Reproduce the stretch of the listing from the line containing "At what distance" through the line containing "270 millimetres", copying every line and offsetting each number in the answers, whether a coordinate or a distance, by adding 45.

-*-

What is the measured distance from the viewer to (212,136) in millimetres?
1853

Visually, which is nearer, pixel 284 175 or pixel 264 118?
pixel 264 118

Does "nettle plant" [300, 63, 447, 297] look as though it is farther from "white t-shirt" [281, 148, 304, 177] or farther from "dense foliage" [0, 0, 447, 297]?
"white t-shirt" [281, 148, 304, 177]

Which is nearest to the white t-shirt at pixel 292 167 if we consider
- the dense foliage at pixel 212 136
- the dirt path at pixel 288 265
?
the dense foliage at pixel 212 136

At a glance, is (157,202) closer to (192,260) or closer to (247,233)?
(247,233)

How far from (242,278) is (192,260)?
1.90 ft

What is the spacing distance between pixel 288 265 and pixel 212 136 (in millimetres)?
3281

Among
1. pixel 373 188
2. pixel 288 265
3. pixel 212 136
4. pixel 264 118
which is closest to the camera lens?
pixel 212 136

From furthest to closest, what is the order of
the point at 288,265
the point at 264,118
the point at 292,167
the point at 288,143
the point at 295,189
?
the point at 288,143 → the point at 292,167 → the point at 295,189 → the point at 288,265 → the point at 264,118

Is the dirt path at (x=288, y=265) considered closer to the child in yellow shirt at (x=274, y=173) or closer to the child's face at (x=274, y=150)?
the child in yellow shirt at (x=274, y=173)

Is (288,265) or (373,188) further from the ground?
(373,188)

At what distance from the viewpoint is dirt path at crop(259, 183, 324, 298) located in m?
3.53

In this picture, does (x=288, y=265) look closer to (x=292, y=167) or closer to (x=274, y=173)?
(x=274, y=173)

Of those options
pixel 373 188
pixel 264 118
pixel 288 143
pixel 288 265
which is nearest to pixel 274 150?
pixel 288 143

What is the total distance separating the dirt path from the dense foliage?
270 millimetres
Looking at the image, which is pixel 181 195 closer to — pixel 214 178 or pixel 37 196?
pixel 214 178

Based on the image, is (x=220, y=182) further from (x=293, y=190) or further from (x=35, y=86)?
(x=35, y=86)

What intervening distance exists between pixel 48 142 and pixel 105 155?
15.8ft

-*-

- _Problem solution_
At what distance from the viewpoint is dirt path at crop(259, 183, 324, 298) located in m?
48.53

In this picture, does (x=288, y=265) look closer to (x=292, y=167) or closer to (x=274, y=173)?
(x=319, y=218)

Of those options
pixel 373 188
pixel 264 118
pixel 288 143
pixel 288 265
which is nearest to pixel 274 150?
pixel 333 188

What is the total distance separating the dirt path from the dense foliage?
315 millimetres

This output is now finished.